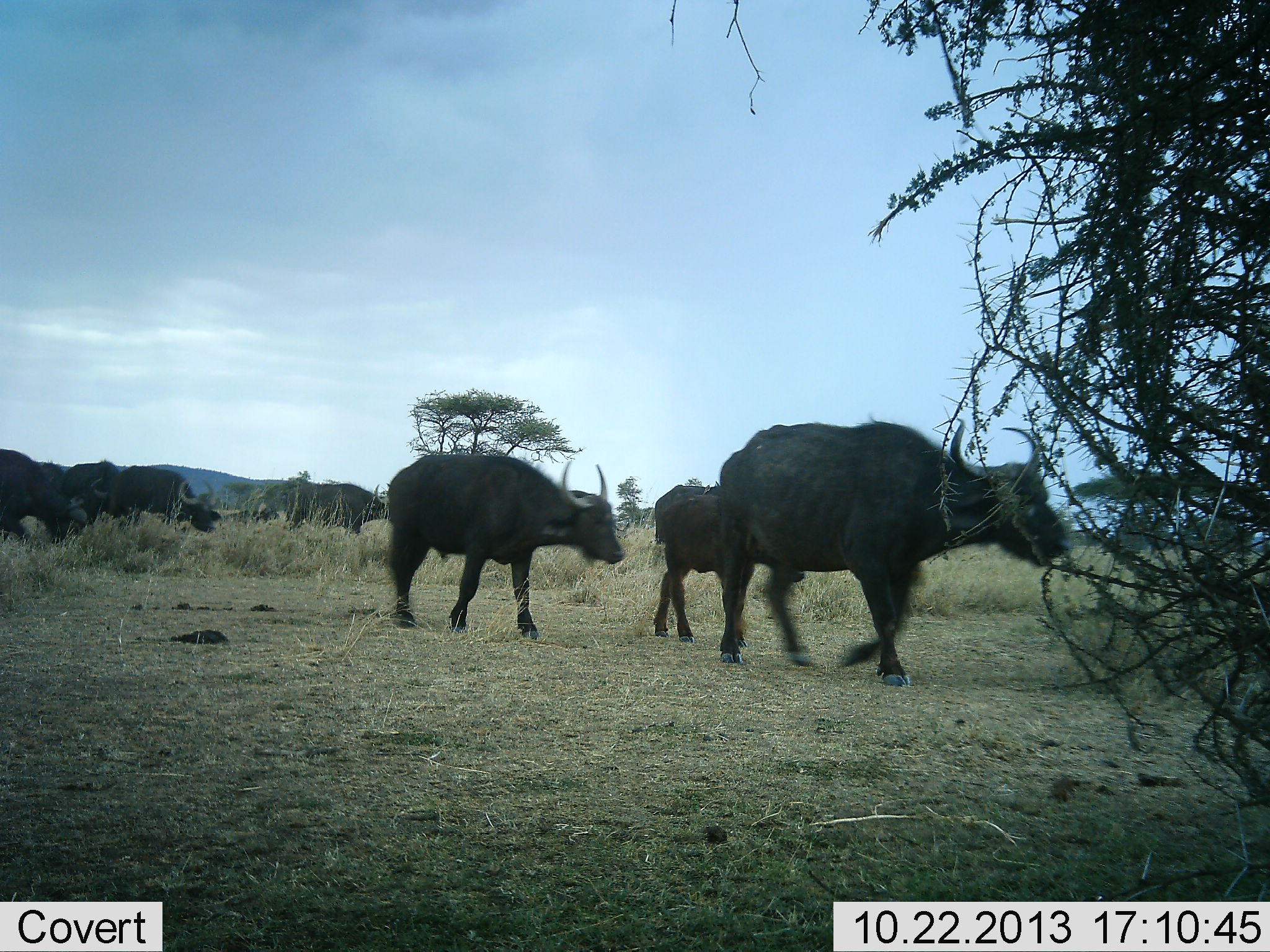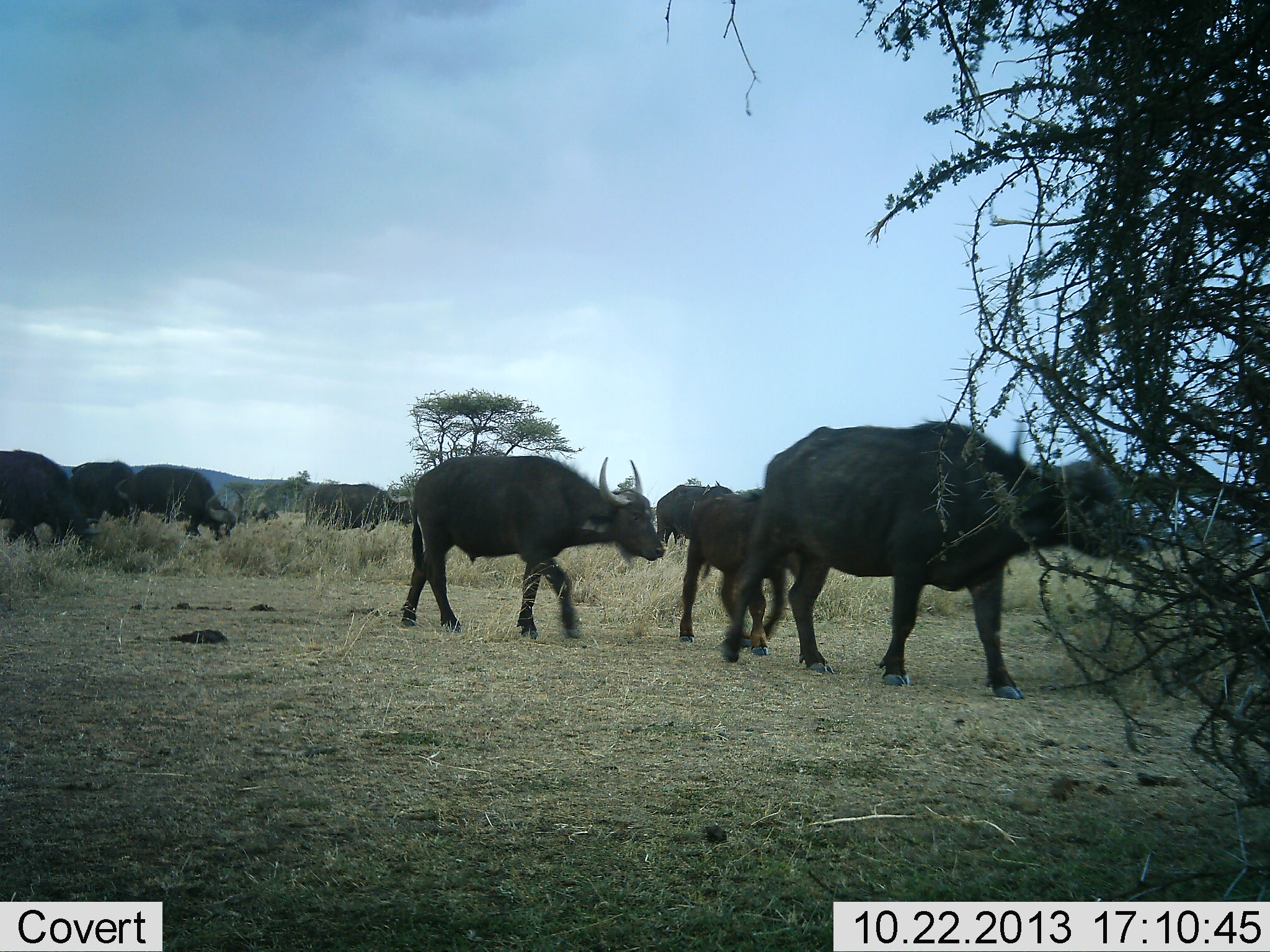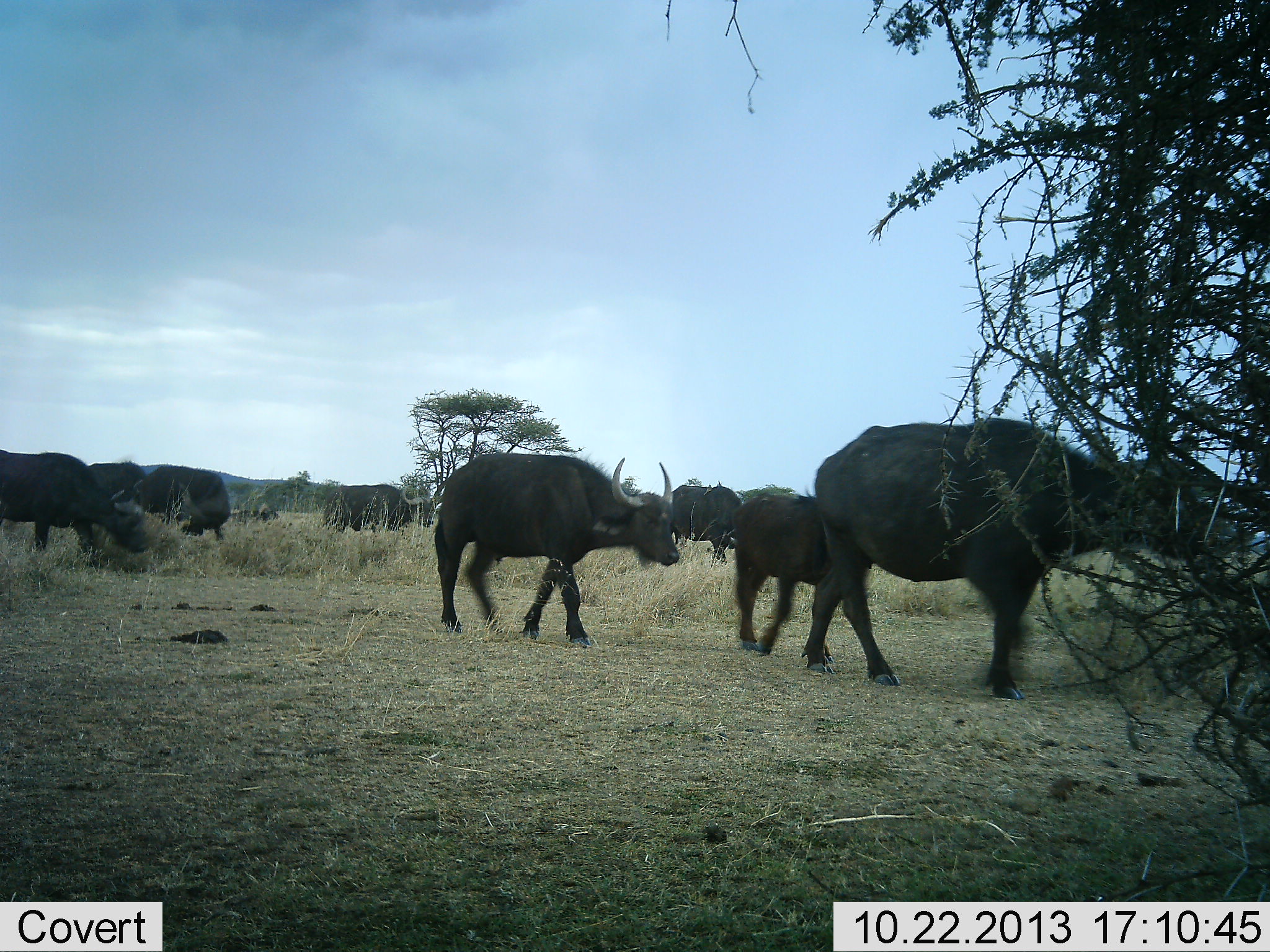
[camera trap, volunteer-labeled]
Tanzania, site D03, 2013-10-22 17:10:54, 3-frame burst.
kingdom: Animalia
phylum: Chordata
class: Mammalia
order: Artiodactyla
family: Bovidae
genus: Syncerus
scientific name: Syncerus caffer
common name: cape buffalo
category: buffalo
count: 9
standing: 20%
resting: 0%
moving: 90%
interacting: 0%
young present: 60%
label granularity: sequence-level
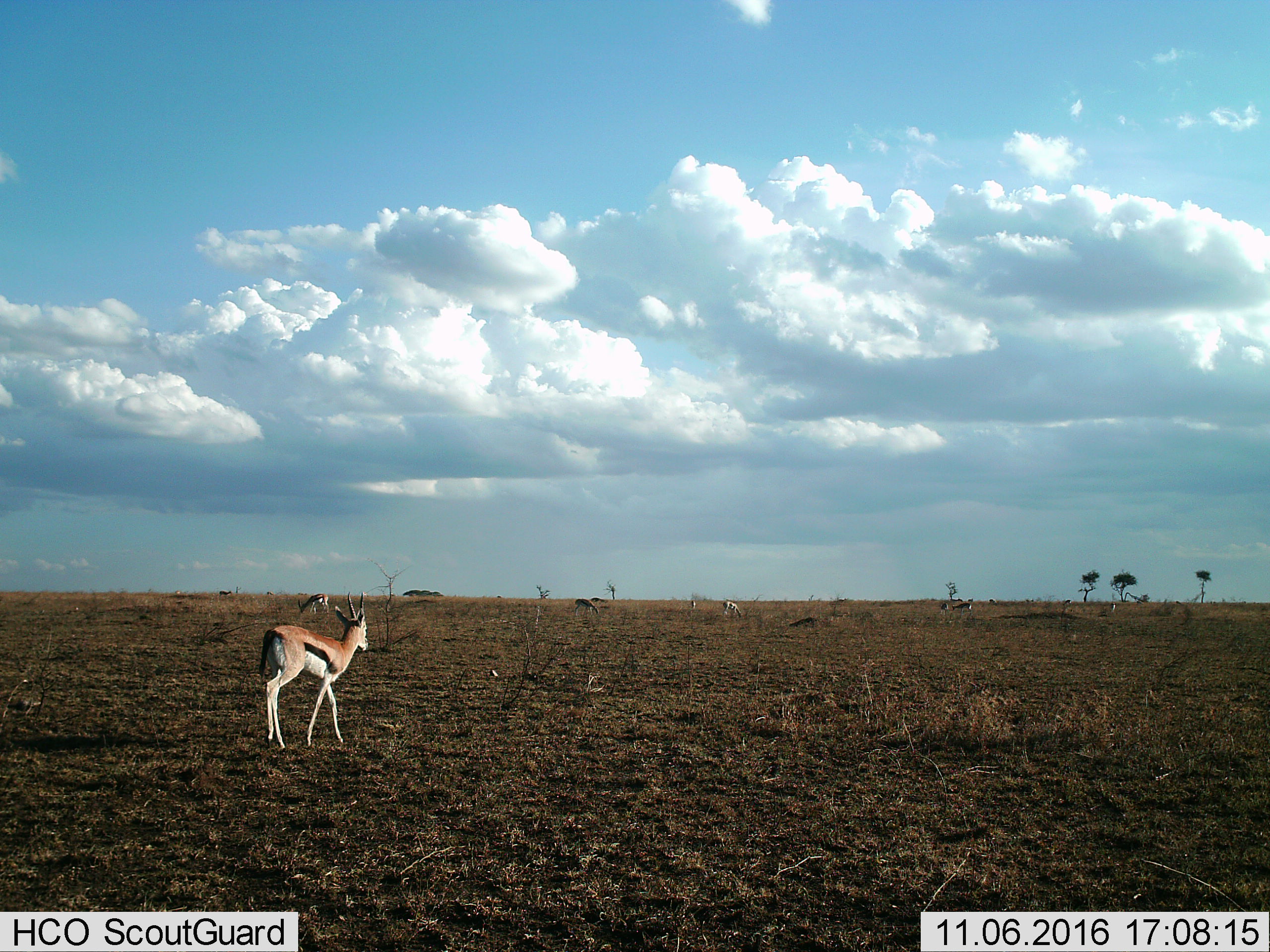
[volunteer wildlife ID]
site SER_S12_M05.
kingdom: Animalia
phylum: Chordata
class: Mammalia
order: Artiodactyla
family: Bovidae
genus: Eudorcas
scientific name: Eudorcas thomsonii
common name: thomson's gazelle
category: gazellethomsons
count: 11-50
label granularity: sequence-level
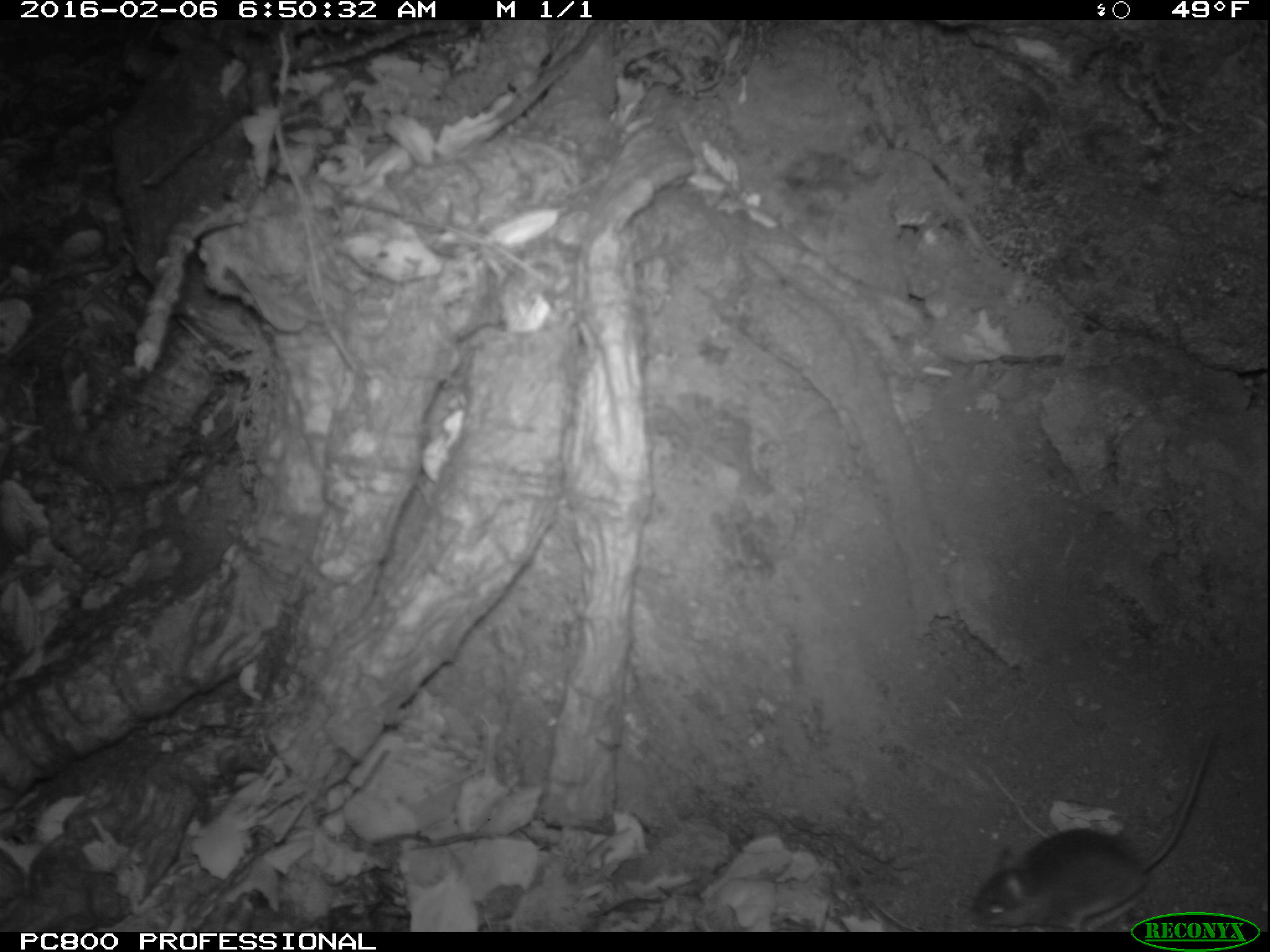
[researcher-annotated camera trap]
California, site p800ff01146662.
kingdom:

*-*-*

▸ Brief
Whenever you reach a picture, pass over it; print all the other material exactly.

▸ Response for this exercise
[camera trap, volunteer-labeled]
Tanzania, site D03, 2013-10-22 17:10:54, 3-frame burst.
kingdom: Animalia
phylum: Chordata
class: Mammalia
order: Artiodactyla
family: Bovidae
genus: Syncerus
scientific name: Syncerus caffer
common name: cape buffalo
category: buffalo
count: 9
standing: 20%
resting: 0%
moving: 90%
interacting: 0%
young present: 60%
label granularity: sequence-level
[volunteer wildlife ID]
site SER_S12_M05.
kingdom: Animalia
phylum: Chordata
class: Mammalia
order: Artiodactyla
family: Bovidae
genus: Eudorcas
scientific name: Eudorcas thomsonii
common name: thomson's gazelle
category: gazellethomsons
count: 11-50
label granularity: sequence-level
[researcher-annotated camera trap]
California, site p800ff01146662.
kingdom:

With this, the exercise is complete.